The results presented in this paper suggest overall that stratification in parents’ book selection has more to do with the amount of books families borrow than with more qualitative differences in selecting developmentally appropriate books. Do the results then imply that previous research is flawed since it documents socioeconomic developmental gradients in parental inputs? This is likely not the case. As the results presented in Online appendix Table A3 and A4a show, the educational gradient in the amount of books borrowed is largest when children are just before or in the early grades of school. This is in line with the argument from previous research that high-SES families are more likely to target reading inputs at the age when this is most appropriate to children's reading skill development (Kalil et al.2012; Blaurock and Kluczniok 2019). Based on this supplementary finding, the primary results should likely be interpreted to reflect that, while highly educated parents might be more likely to select activities when these are appropriate to their children's developmental stage, they seem to prioritize providing a lot of a particular input (e.g. library books) more than they prioritize selecting the most developmentally appropriate variant hereof.
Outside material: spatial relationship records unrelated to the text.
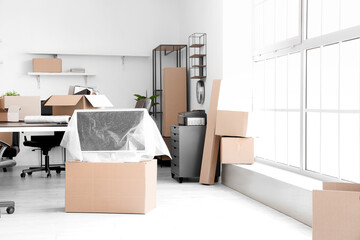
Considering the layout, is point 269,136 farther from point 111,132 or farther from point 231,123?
point 111,132

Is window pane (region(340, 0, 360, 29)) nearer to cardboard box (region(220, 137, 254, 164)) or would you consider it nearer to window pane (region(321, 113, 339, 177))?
window pane (region(321, 113, 339, 177))

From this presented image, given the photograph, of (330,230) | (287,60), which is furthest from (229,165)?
(330,230)

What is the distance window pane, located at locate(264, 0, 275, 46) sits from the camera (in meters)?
4.99

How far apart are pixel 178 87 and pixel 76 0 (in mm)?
2161

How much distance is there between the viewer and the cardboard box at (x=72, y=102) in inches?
174

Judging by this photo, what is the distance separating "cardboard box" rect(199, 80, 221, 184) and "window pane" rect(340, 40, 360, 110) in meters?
1.86

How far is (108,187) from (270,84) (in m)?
2.14

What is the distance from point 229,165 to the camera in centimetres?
529

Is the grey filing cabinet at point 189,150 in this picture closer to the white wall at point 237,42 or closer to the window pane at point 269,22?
the white wall at point 237,42

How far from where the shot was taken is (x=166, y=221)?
370 centimetres

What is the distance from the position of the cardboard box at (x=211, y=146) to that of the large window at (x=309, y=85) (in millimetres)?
468

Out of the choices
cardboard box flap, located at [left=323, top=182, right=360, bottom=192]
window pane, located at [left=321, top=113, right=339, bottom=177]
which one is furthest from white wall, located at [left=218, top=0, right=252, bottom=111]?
cardboard box flap, located at [left=323, top=182, right=360, bottom=192]

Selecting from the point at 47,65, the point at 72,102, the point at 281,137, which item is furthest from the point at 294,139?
the point at 47,65

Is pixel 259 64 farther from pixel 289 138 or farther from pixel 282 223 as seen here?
pixel 282 223
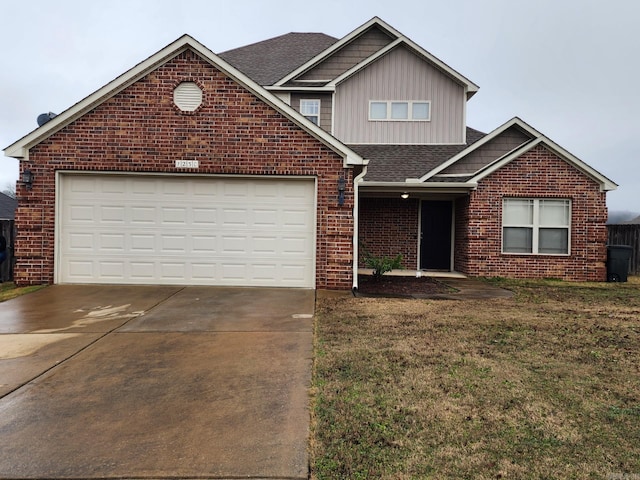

This paper studies, descriptively, socioeconomic gradients in the selection of developmentally appropriate books from libraries. I find this to be important because we know very little about more fine-grained variations in the types of reading inputs parents provide for their children. However, to fully understand how and why families choose to invest in, for example, children's reading, we need more knowledge about the motivations that lead families to select one input over another (e.g. borrowing many books rather than primarily developmentally appropriate books). These motivational aspects are something the data used in this paper cannot ever directly study, as it requires exactly what the data lack: in-depth information about why a parent chooses one book over another and what this means to the person. Research on scholarly culture theory suggests that one motivation for parents to provide reading inputs for children is to invest in a family culture of reading (Sikora et al.2019). Hence, one interpretation of this paper's results could be that highly educated families have a stronger reading culture and borrow a lot of books for children, not for learning, but to support a culture of reading. Other research suggests that differences in the extent to which parents believe in their ability to enhance children's cognitive skills explain SES gradients in parental inputs (Hoff and Laursen 2019). In contrast to perspectives that emphasize information or self-efficacy deficiencies, Kalil and Ryan (2020) argue that many low-SES families share a commitment to providing stimulating learning environments, but find that they are constrained in acting on this motivation by financial problems and family stress. These contrasting perspectives imply that we still have a long way to go in understanding how and why parents parent differently and provide different (reading) inputs for their children.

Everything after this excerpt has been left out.